OpenCarrot Backdoor

State-sponsored hackers believed to be connected to North Korea have compromised sensitive internal IT infrastructure, with notable instances including the compromise of an email server and the deployment of a Windows backdoor known as OpenCarrot. The cyber attackers specifically targeted NPO Mashinostroyeniya, a prominent Russian missile engineering company.
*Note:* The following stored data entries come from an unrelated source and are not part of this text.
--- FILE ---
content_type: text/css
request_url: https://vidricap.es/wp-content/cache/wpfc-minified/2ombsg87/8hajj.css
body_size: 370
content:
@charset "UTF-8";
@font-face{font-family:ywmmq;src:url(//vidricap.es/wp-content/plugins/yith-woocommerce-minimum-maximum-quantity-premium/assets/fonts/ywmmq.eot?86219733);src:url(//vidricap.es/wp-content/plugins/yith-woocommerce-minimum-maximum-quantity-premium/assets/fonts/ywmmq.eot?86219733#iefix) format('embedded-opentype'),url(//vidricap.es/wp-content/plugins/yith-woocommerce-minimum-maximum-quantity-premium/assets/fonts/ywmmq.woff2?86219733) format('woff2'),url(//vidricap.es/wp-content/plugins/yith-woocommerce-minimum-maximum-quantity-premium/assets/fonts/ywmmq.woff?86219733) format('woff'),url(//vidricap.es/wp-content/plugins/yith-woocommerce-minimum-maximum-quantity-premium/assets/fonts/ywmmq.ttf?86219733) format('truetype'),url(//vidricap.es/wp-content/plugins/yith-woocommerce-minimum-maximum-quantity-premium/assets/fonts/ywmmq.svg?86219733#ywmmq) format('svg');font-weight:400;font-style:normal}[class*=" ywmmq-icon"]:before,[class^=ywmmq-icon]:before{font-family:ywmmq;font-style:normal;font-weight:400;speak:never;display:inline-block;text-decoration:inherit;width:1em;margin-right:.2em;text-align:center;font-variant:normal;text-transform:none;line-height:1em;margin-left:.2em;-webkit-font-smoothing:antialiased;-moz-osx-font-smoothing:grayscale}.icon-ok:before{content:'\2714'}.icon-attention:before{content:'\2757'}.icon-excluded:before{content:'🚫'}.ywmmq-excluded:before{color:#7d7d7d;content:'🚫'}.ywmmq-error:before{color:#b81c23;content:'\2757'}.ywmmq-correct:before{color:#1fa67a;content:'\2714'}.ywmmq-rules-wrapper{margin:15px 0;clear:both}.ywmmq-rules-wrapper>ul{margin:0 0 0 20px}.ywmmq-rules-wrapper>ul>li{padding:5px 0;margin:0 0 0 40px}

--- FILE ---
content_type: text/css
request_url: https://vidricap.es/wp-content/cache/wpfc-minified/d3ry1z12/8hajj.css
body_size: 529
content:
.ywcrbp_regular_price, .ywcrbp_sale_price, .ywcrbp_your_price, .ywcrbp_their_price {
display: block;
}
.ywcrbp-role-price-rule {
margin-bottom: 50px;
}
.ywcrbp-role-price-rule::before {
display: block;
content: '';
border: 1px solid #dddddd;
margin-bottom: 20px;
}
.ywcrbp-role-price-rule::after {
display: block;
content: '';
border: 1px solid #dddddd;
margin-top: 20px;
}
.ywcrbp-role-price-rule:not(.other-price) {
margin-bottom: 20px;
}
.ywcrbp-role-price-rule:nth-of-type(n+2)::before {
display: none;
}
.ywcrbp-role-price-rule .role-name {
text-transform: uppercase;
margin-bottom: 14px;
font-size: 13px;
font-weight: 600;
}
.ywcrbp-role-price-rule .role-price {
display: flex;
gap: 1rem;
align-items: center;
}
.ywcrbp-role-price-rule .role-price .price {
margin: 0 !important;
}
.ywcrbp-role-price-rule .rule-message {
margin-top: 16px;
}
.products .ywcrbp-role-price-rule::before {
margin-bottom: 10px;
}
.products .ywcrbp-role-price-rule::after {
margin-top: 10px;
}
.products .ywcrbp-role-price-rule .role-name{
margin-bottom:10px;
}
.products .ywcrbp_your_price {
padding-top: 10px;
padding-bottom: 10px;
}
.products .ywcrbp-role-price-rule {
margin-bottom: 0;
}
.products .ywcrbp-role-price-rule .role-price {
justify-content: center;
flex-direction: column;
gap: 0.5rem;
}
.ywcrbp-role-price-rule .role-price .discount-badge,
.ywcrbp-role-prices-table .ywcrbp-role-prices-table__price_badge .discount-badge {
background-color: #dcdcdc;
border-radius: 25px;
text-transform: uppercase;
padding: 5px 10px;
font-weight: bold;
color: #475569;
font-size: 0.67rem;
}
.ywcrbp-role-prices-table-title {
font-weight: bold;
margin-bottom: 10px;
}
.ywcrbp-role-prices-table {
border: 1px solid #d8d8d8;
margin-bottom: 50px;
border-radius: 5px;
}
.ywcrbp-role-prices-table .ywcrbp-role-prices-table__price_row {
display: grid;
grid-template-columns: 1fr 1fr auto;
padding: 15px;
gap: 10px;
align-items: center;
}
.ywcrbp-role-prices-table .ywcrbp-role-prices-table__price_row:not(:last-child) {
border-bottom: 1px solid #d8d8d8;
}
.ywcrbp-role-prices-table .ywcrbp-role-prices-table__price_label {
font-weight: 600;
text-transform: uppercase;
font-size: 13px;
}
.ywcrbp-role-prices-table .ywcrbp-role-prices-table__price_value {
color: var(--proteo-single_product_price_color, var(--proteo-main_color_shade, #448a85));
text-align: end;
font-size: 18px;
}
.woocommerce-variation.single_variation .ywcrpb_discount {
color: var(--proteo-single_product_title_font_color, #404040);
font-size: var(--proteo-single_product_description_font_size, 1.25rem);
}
The breach involving the Linux email server has been attributed to the hacking group ScarCruft. However, the Windows backdoor, OpenCarrot, has been previously associated with the Lazarus Group, with the first attacks using it being detected by cybersecurity experts in mid-May 2022.

Situated in Reutov, NPO Mashinostroyeniya is a rocket design bureau that has faced sanctions from the U.S. Treasury Department since July 2014. The sanctions were imposed due to the bureau's connection to 'Russia's continued attempts to destabilize eastern Ukraine and its ongoing occupation of Crimea.'

The OpenCarrot Backdoor Possesses an Extensive Array of Threatening Functions

OpenCarrot is designed as a Windows dynamic-link library (DLL) and offers support for more than 25 distinct commands. These commands facilitate activities such as reconnaissance, manipulation of file systems and processes, and the management of various communication methods. The wide range of functions found in OpenCarrot are enough for the attackers to establish complete control over the compromise machines. At the same time, the threat actors are enabled to carry out multiple infections across the victim's local network.

While the specific approach taken to breach the email server and the attack sequence used to deploy OpenCarrot remain undisclosed, it is acknowledged that ScarCruft frequently utilizes social engineering tactics in phishing schemes to trick victims and deliver backdoors such as RokRat.

Furthermore, a thorough analysis of the attack infrastructure has unveiled the existence of two domains: centos-packages[.]com and redhat-packages[.]com. These domains bear a significant resemblance to the names utilized by the threat actors during the JumpCloud hack that occurred in June 2023.

OpenCarrot Shows a Rare Convergence of North-Korean APT (Advanced Persistent Threat) Groups

Both ScarCruft (also known as APT37) and the Lazarus Group share ties to North Korea. However, ScarCruft is believed to fall under the purview of the Ministry of State Security (MSS). In contrast, the Lazarus Group supposedly operates within Lab 110, a faction of the Reconnaissance General Bureau (RGB), which serves as the country's primary foreign intelligence service.

The OpenCarrot attack marks a noteworthy collaboration wherein two distinct North Korea-linked independent threat activity clusters have directed their efforts toward the same target. This convergence suggests a strategic espionage mission with significant implications, possibly intended to benefit North Korea's contentious missile program.

Indeed, the OpenCarrot operation serves as a compelling example of North Korea's proactive initiatives to advance its missile development objectives surreptitiously. This is evident through the decision to directly compromise what is considered to be a prominent Russian Defense-Industrial Base (DIB) organization.